Yeni anayasaya göre Kasım 2019 tarihinde yapılması öngörülen Cumhurbaşkanlığı ve Milletvekilliği seçimleri, Türkiye’nin özellikle güneydoğu sınırlarında yaşanan olaylar, Fetöcülerin Türkiye’yi karıştırmak için yaptıkları çalışmaların yanı sıra iç ve dış odakların Ülkemize yönelen tehditlerinin mevcudiyeti, Devlet Bahçeli’yi bir kez daha millet iradesine başvurma çağrısı yapmasına neden olmuştur. 

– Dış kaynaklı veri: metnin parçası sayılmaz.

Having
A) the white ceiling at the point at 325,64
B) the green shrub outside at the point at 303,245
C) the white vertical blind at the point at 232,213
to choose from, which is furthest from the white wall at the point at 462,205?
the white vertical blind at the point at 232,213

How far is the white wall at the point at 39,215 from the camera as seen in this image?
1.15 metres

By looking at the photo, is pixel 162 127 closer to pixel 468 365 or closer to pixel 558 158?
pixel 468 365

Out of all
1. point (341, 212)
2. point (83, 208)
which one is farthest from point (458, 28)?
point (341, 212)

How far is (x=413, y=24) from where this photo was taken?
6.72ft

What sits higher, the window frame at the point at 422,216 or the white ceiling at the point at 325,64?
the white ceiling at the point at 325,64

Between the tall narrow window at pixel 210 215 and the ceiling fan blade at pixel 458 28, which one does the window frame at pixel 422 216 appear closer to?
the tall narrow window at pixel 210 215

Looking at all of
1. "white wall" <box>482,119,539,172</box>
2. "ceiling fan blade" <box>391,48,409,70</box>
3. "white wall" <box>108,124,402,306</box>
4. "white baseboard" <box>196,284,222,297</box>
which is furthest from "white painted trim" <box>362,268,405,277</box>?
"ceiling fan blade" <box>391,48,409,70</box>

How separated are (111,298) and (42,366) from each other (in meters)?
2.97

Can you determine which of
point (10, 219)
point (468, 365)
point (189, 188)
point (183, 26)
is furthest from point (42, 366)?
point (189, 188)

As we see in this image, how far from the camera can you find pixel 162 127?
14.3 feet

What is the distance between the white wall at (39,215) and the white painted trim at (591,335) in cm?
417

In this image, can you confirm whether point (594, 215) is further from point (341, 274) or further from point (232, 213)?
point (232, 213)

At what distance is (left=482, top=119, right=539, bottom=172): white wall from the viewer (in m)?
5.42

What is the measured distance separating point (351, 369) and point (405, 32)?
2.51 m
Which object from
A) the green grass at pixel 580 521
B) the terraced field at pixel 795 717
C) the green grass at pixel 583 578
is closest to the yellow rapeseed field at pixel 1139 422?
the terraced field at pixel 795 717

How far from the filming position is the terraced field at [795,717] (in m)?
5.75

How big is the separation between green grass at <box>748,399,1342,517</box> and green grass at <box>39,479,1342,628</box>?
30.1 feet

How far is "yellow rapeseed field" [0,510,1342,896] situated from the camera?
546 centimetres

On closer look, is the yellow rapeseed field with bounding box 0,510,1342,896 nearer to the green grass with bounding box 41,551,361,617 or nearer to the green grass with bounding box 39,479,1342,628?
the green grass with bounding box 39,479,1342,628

Bu çağrı Cumhurbaşkanı tarafından olumlu karşılık bulmuş, partilerin ittifak halinde seçimlere girmesini mümkün kılan kanunların onaylanması sonrası 24 Haziran 2018 tarihinde Cumhurbaşkanlığı ve Milletvekilliği seçimleri bir yıl öne çekilerek yapılmıştır.
 
24 Haziran seçimlerinde MHP Cumhurbaşkanı adayı olarak Erdoğan’ı desteklemiş ve yine Devlet Bahçelinin önerisiyle AKP-MHP arasında Cumhur İttifakı tesis edilmek suretiyle Türk Milletinin yeni sistemi onayladığı başarılı bir sonuç elde edilmiştir.
 AKP ve MHP arasındaki bu uyumlu ve yapıcı ittifak anlayışı diğer partileri de ittifak yapmaya mecbur etmiş güçlü demokratik yapıların ortaya çıkmasına neden olmuştur.

31 Mart tarihinde yapılan yerel seçimlerde de bu ittifak anlayışı sürdürülmüş, Cumhurbaşkanlığı ve Milletvekilliği seçimlerindeki gibi uygulama formülü ortaya konamamasına rağmen yeni sistem konusunda halkın tereddüdünün olmadığını ortaya koyan başarılı bir sonuç elde edilmiştir.

Yukarıda tarihi sırasına göre vermeye çalıştığım yakın siyasi tarihimizdeki yaşanan hadiselerde Devlet Bahçeli’nin oynadığı rol, Cumhuriyet tarihimizde eşi görülmeyen bir siyasi ve devlet adamı kimliğini ortaya koymaktadır.

Türk Milleti hangi meşrep, inanç ve etnik kökten gelirse gelsin onun söyleyeceklerine her zaman dikkat kesilmiş hatta ona kutsal olan “Devlet” kadar güvenmiştir.

Devlet Bahçeli, Önce Ülkem ve Milletim sonra Partim ve Ben anlayışını kendisine düstur edinmiş ve bu noktadaki samimiyetini aziz Türk Milletine de kabul ettirmiş “Bilge Lider”dir.